Medicines optimisation

Score: 2

People were not able to give us any feedback about how their medicines were managed.

Staff who administered medicines, and the manager were able to describe the provider’s procedures for administering medicines. They had received training relating to medicines and their competency to administer people’s medicines were assessed. One person was prescribed a flammable emollient. Staff did not all understand the fire risk associated with the build-up of emollient residue on clothing and bedding and the action they needed to take to minimise the risk. Staff were aware people were prescribed when required (PRN) medicines for different conditions including when people got anxious. However, they did not know when PRN medicines were administered, they needed to record the outcome, whether the medicine was effective and the action they needed to take if medicines did not have the expected effects. The manager told us they maintained oversight of the use of people’s sedatives and antipsychotic medicines during weekly discussions with the Complex Team at the GP practice. Thereby ensuring national guidance was followed to prevent the over medication of people with a learning disability, autism or both with psychotropic medicines.

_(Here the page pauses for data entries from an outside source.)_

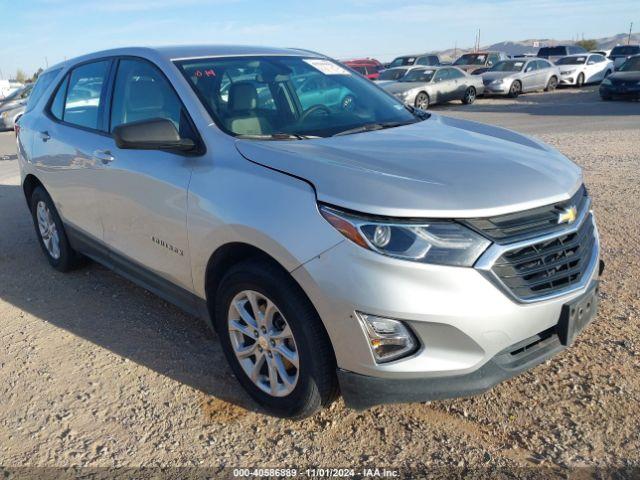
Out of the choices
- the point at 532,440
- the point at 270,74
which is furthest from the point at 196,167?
the point at 532,440

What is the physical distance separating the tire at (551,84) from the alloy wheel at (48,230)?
74.2ft

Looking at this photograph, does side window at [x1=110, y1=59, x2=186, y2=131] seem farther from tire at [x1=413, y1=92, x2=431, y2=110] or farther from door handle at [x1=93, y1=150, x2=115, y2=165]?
tire at [x1=413, y1=92, x2=431, y2=110]

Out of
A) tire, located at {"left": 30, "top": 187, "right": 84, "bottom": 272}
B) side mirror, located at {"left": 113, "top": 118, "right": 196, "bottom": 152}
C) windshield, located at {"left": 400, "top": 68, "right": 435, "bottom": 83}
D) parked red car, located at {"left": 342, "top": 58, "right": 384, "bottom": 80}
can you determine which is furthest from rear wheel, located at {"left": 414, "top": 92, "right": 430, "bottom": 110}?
side mirror, located at {"left": 113, "top": 118, "right": 196, "bottom": 152}

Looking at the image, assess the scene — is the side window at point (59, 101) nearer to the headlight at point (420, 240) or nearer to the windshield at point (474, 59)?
the headlight at point (420, 240)

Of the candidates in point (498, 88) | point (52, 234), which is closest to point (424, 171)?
point (52, 234)

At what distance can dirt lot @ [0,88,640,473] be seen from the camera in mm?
2719

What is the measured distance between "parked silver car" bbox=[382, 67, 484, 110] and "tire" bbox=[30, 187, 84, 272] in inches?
559

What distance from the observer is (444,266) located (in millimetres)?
2344

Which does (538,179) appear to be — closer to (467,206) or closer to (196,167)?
(467,206)

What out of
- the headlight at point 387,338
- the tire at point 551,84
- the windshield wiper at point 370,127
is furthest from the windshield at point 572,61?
the headlight at point 387,338

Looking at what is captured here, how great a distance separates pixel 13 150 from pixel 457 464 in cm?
1371

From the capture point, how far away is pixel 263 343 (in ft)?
9.62

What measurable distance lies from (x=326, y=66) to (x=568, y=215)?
7.23 feet

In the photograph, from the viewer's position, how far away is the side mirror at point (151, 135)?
10.1ft
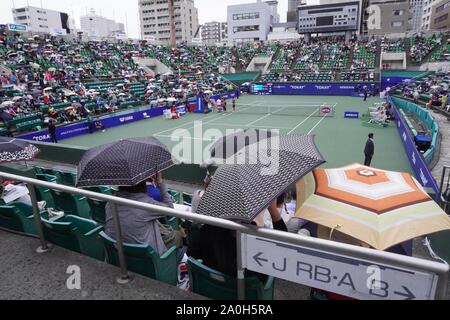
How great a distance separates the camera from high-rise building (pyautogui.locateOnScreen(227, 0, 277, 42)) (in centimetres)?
10944

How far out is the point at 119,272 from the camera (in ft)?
13.2

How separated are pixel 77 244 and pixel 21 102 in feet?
78.2

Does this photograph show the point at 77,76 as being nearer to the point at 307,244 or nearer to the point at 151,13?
the point at 307,244

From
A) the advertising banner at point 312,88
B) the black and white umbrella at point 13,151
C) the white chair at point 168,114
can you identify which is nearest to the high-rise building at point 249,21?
the advertising banner at point 312,88

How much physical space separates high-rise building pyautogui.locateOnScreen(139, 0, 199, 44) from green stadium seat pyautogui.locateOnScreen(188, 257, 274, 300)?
135725mm

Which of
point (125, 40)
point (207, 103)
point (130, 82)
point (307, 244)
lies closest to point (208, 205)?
point (307, 244)

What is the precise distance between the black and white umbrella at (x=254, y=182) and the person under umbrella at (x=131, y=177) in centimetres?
100

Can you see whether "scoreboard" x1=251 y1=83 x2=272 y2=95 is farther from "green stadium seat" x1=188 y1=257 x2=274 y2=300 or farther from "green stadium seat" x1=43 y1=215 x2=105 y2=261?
"green stadium seat" x1=188 y1=257 x2=274 y2=300

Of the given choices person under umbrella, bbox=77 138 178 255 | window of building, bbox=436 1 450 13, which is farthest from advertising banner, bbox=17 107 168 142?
window of building, bbox=436 1 450 13

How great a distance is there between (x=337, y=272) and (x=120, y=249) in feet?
8.09

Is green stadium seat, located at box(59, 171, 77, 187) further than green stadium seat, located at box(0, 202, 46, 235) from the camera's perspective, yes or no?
Yes

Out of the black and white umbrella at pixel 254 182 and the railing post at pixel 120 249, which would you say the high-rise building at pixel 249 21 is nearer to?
the black and white umbrella at pixel 254 182

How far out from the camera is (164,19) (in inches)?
5226

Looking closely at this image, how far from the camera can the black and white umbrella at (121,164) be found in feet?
15.1
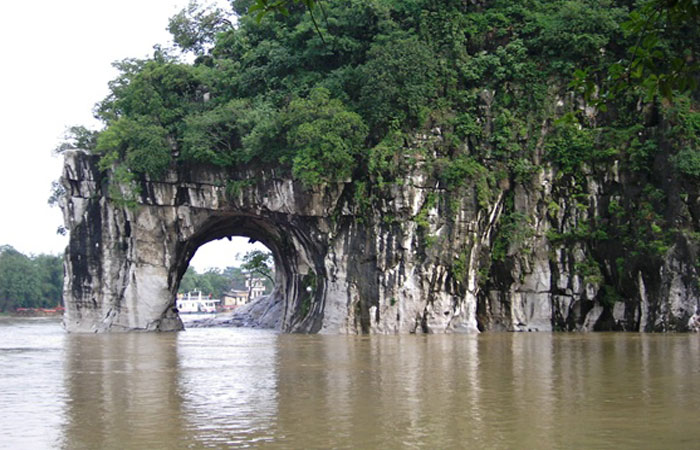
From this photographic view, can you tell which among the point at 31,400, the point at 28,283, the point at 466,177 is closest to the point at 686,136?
the point at 466,177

People’s medicines were, stored and disposed of safely. People prescribed medicines to manage their anxieties had ‘when required’ protocols and positive behaviour support plans (PBSP) in place. These plans included appropriate alternative anxiety reducing support staff needed to provide before using medicines. Records showed on 2 occasions a person was administered medicine to manage their anxieties, however, the details as to why the medicines had been administered and the effectiveness of the medicine had not been recorded. Two PRN protocols for ‘as required' medicines did not contain sufficient detail to guide staff when and how to administer these medicines safely. For example, 1 PRN protocol detailed a medicine was prescribed to support a person to attend medical appointments, however, the protocol did not state how many hours prior to the appointment the medicines should be administered to ensure maximum effect. There were risk assessments in place to manage the risk of prescribed flammable emollients. However, 1 risk assessment did not contain sufficient detail about how to manage this risk safely. Both risk assessments did not detail there was still a risk of build-up of the emollient even after washing clothing and bedding as per National Patient Safety Alerts. The manager told us, they would update the risk assessments.